▸ **Required work**:
Give only the lines from the one containing "What does the" through the end of the material below, exactly as written.

▸ **Source material**:
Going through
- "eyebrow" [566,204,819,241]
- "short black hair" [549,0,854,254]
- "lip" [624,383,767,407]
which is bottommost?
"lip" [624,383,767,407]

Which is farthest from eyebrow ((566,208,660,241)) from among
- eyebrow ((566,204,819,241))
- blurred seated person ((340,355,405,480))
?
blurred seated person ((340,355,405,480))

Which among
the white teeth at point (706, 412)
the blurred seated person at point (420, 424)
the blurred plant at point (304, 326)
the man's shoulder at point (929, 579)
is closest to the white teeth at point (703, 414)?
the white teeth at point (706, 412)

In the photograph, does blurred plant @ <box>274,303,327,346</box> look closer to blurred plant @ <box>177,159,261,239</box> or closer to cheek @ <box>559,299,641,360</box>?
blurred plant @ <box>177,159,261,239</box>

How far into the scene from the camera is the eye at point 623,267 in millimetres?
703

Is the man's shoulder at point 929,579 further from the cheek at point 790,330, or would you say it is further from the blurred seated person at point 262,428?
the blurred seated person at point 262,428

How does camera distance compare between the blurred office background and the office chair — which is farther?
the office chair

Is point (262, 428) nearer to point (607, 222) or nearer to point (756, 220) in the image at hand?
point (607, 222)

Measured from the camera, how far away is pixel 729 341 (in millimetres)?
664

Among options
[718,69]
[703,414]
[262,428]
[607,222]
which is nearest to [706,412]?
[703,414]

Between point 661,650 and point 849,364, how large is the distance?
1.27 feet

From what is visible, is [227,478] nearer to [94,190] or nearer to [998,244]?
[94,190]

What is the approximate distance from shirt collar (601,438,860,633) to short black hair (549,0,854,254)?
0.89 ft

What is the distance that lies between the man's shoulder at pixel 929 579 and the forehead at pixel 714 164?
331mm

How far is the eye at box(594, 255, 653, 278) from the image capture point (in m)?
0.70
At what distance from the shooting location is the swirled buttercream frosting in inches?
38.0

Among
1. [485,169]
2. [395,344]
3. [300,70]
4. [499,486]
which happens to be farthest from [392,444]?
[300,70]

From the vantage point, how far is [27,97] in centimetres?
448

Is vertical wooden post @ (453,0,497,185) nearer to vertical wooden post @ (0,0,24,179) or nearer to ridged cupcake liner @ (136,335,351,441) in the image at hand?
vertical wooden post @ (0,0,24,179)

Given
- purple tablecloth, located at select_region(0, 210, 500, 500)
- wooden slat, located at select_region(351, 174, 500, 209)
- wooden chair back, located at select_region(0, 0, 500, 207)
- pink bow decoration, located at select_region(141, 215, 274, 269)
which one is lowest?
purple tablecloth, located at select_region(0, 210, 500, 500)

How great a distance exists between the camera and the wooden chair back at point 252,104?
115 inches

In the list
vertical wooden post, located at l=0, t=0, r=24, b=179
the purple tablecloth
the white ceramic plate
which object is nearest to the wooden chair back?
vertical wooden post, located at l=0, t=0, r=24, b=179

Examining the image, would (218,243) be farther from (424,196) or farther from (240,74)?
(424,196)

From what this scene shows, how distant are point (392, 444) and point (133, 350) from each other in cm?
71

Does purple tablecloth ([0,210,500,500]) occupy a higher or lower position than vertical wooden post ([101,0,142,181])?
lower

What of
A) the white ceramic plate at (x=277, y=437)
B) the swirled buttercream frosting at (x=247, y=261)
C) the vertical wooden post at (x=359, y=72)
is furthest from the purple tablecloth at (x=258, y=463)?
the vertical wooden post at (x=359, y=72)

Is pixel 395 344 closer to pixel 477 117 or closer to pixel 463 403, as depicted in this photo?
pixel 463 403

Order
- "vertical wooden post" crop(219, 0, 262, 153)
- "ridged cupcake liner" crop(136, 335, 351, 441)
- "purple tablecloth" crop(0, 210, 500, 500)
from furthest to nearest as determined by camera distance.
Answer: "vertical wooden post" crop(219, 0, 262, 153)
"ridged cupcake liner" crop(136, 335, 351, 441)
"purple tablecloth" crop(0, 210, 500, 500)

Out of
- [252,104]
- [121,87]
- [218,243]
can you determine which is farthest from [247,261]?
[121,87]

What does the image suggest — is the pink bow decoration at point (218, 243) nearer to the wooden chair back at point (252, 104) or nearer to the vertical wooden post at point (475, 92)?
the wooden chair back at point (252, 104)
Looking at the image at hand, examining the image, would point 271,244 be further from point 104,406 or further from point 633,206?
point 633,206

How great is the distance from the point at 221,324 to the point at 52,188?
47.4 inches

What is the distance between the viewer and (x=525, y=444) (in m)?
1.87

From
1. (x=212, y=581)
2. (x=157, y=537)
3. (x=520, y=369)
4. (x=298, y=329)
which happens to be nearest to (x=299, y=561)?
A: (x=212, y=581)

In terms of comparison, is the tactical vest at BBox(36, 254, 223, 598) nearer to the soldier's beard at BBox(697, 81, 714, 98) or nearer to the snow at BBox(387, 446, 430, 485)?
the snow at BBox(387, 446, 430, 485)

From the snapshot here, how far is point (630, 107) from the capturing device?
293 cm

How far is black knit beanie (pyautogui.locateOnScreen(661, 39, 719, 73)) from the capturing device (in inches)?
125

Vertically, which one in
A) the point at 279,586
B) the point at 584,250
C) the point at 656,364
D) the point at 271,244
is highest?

▸ **In response**:
What does the image suggest — is the pink bow decoration at point (218, 243) nearer to the wooden chair back at point (252, 104) or nearer to the vertical wooden post at point (475, 92)?
the wooden chair back at point (252, 104)
Looking at the image at hand, examining the image, would point 271,244 be further from point 104,406 or further from point 633,206?
point 633,206

How great is the distance from the point at 221,324 to the point at 52,188?
47.4 inches

What is the distance between the viewer and (x=525, y=444) (in m)?
1.87

From
1. (x=212, y=581)
2. (x=157, y=537)
3. (x=520, y=369)
4. (x=298, y=329)
which happens to be nearest to (x=299, y=561)?
A: (x=212, y=581)

In terms of comparison, is the tactical vest at BBox(36, 254, 223, 598) nearer to the soldier's beard at BBox(697, 81, 714, 98) or nearer to the snow at BBox(387, 446, 430, 485)?
the snow at BBox(387, 446, 430, 485)

From the snapshot here, how far is point (630, 107) from the capturing device?
293 cm

How far is black knit beanie (pyautogui.locateOnScreen(661, 39, 719, 73)) from the capturing device (in inches)?
125

Vertically, which one in
A) the point at 279,586
B) the point at 584,250
C) the point at 656,364
D) the point at 271,244
is highest?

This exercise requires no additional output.